In other words, Great Hollywood Smiles never smells like bleach or a typical medical facility. And as a result, patients report warm & natural smells and a sensation of feeling calm and excited to visit. This leaves them feeling like they went to a spa, rather than the dentist. 

3) Trust issues

Sometimes, an unpleasant experience can be behind a distrust of dentists. 

You may have gone to a careless dentist as a child, failing to recall the experience, but plagued by the trauma that resulted.

These feelings might stem from a dental procedure that went wrong and resulted in severe side effects later on. Alternatively, it could be that you didn’t get the results promised by the dentist and weren't offered another solution. 

Maybe you were assured that you would never have to worry about bad breath after a particular treatment, but it didn’t turn out that way?

Either way, having a fear of the dentist is perfectly normal and we're actually happy when patients share their hopes, dreams, and fears. This allows us to pay close attention to you and your families needs, and to make sure you're never left with a bad experience again.

4) Unscrupulous professionals

As with any other field or occupation, there are excellent professionals, and then there are the bad ones.

Movies like "The Little Shop of Horrors" depict dentistry as a cold, cruel practice. However, this depiction was all but literal.


The bad dentists in real life, are usually just sloppy. Their home lives and their work reflect careless habits. They may be money hungry or solely focused on growing the practice, but they wouldn't go to school for so long to hurt you. In actuality, the business of dentistry is a tough one. Most dentists care more about patients than rewards, accolades, or prestige.

Some dentists will come off as dishonest because of hidden financial or personal worries, and it's understandable why you would want to avoid them. Consequently, getting ripped off by past dentists can fester a hatred toward the entire profession and the individuals who practice it. 

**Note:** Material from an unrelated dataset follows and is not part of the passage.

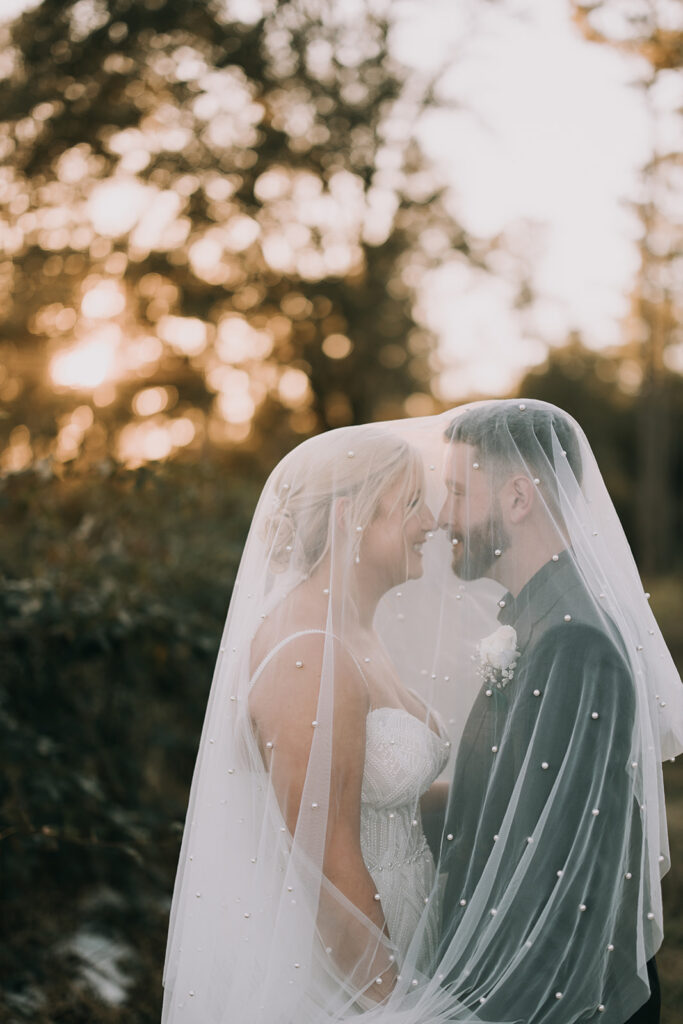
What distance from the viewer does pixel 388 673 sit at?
249 centimetres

Our focus is to keep your mouth in tip-top shape and to help you heal from past wounds. These wounds may affect how you view dentistry, and as a result, your oral hygiene.

5) Pain

There’s a general misconception that dental procedures are overly painful when, in fact, anesthesia and pain-killers alleviate nagging sensations. However, it is true that some dental procedures have uncomfortable side effects, like wisdom teeth extraction. The pain lingers for a few days but then dissipates forever. Compared with the pain of leaving wisdom teeth in place, most patients prefer the few short days of discomfort after having them removed for good. This is another reason why some people hate - or rather fear - dentists.

Dentistry Then and Now

You should advisably schedule a visit to the dentist at least twice a year. 

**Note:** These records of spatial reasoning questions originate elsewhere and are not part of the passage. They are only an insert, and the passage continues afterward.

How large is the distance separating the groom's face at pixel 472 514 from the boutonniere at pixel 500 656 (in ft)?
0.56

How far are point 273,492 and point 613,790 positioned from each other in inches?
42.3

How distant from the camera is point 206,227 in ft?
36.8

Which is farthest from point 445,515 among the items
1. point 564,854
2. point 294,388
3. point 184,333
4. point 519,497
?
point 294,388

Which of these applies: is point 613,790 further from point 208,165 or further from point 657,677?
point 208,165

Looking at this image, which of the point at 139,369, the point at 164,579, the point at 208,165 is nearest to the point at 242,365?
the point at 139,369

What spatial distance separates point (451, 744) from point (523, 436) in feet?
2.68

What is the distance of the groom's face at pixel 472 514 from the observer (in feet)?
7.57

With frequent checkups, you'll nip any form of tooth decay and the resultant problems in the bud. These visits are also necessary for the early diagnosis of severe dental diseases. They will ensure that your overall dental hygiene and health is flawless.

Modern dentistry is a lot less scary, and you're more likely to leave the dentist feeling rejuvenated. Like going to a day spa, the dentist's office should be a place for healing and self-care.

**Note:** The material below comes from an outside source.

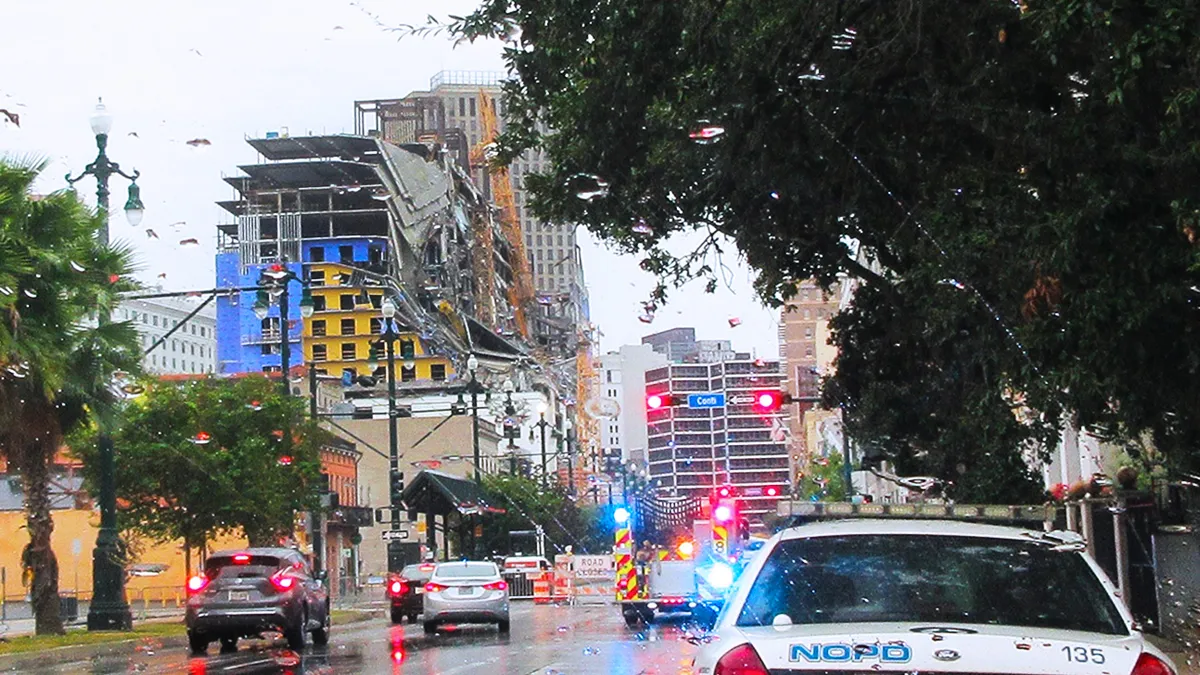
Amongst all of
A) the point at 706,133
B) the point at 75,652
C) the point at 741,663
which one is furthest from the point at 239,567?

Why You Shouldn't Hate the Dentist

Dental health is an essential part of human well-being that no one can do without. 

If you don’t like the dentist’s, it’s probably because you haven't found a good fit. There are many good dentists out there who adhere to strict moral codes of professionalism and are equally a joy to work with. You'll learn to trust them, and this leads to a long-term relationship with a medical provider that genuinely cares about the health and longevity of your teeth and your family.